Although the embodiments of the present invention have been described above, the present invention is, of course, not limited thereto, and various modifications can be made based on the technical concept of the present invention.

For example, in the above embodiment, the natural frequency of the quartz oscillator 3 is set to 3.25 MHz. However, the present invention is not limited to this, and the present invention is applicable to a piezoelectric crystal of 3 MHz, 2 MHz, and 1 MHz or less. It is. That is, the lower the natural frequency, the longer the life of the crystal. In addition, although quartz is used as the piezoelectric crystal, the present invention is not limited to this, and a Rochelle salt or a piezoelectric ceramic such as barium titanate or lead zirconate can be used. In addition, although MgO was used as a film forming material, of course, it is not limited to this.

In the above embodiment, the electrode films 10a and 10b are formed so that the formation regions of the electrode films 10a and 10b do not overlap between the front surface 3a and the back surface 3b in the peripheral portion of the crystal resonator 3. Needless to say, the formation patterns of the electrode films 10a and 10b can be appropriately changed.
Even when the overlap of b is small, the same effect as in the above embodiment can be obtained.

[0020]

As described above, according to the piezoelectric crystal oscillation type film thickness meter of the present invention, the fundamental vibration of the piezoelectric crystal is maintained by lowering the fundamental vibration of the piezoelectric crystal as compared with the prior art. Therefore, the life of the piezoelectric crystal can be improved, and the frequency of replacement can be reduced.

[Brief description of the drawings]

FIG. 1 is a plan view of a crystal resonator applied to a piezoelectric crystal oscillation type film thickness meter according to an embodiment of the present invention.

FIG. 2 is a side view of the same.

FIG. 3 is a back view of the same.

FIG. 4 is a schematic diagram showing a configuration example of a piezoelectric crystal oscillation type film thickness meter according to the present embodiment.
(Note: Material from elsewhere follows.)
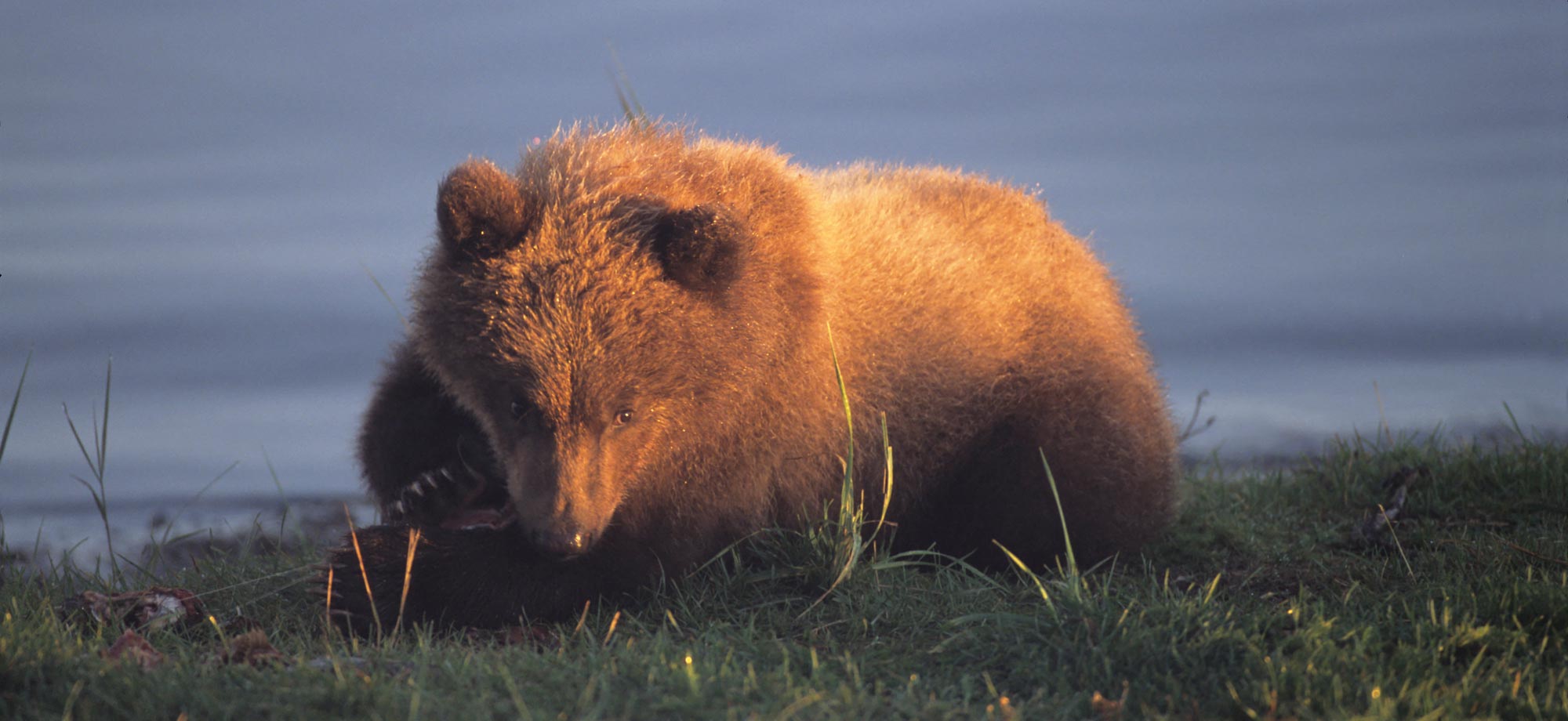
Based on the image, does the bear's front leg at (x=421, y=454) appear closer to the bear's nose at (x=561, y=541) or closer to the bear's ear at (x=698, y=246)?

FIG. 5 is an experimental result showing a change in a film forming rate and a lifetime.
A indicates a conventional 5 MHz piezoelectric crystal, and B indicates 3.25M.
3 shows a piezoelectric crystal at Hz.

[Explanation of symbols]

 DESCRIPTION OF SYMBOLS 1 Vacuum chamber 2 Evaporation source 3 Quartz crystal oscillator 3a Front surface 3b Back surface 4 Sensor 6 Heating power supply 7 Film thickness monitor 10a (front surface) electrode film 10b (back surface) electrode film

Continued on the front page (72) Inventor Toshiharu Kurauchi 5-9-7 Tokodai, Tsukuba City, Ibaraki Pref.

Claims (4)

[Claims] A film forming material is deposited on a piezoelectric crystal provided in a vacuum chamber, and is deposited on a substrate to be processed based on a change in a natural frequency of the piezoelectric crystal due to the deposition of the film forming material. In the piezoelectric crystal oscillation type film thickness meter configured to measure the film thickness of the film forming material, the fundamental frequency of the piezoelectric crystal during film formation is reduced by making the natural frequency of the piezoelectric crystal lower than 5 MHz. The piezoelectric crystal oscillation type film thickness meter characterized by maintaining. 2. An electrode film formed on the front surface and the back surface of the piezoelectric crystal is formed in an island shape, and the overlap of the electrode film formation region on the front surface and the back surface at the peripheral portion of the piezoelectric crystal is reduced. 2. The piezoelectric crystal oscillation type film thickness meter according to claim 1, wherein the thickness is eliminated. 3. The piezoelectric crystal oscillation type film thickness meter according to claim 1, wherein a film forming speed of the film forming material can be controlled based on a change in a natural frequency of the piezoelectric crystal. 4. The piezoelectric crystal oscillation type thickness meter according to claim 1, wherein the piezoelectric crystal is a quartz oscillator.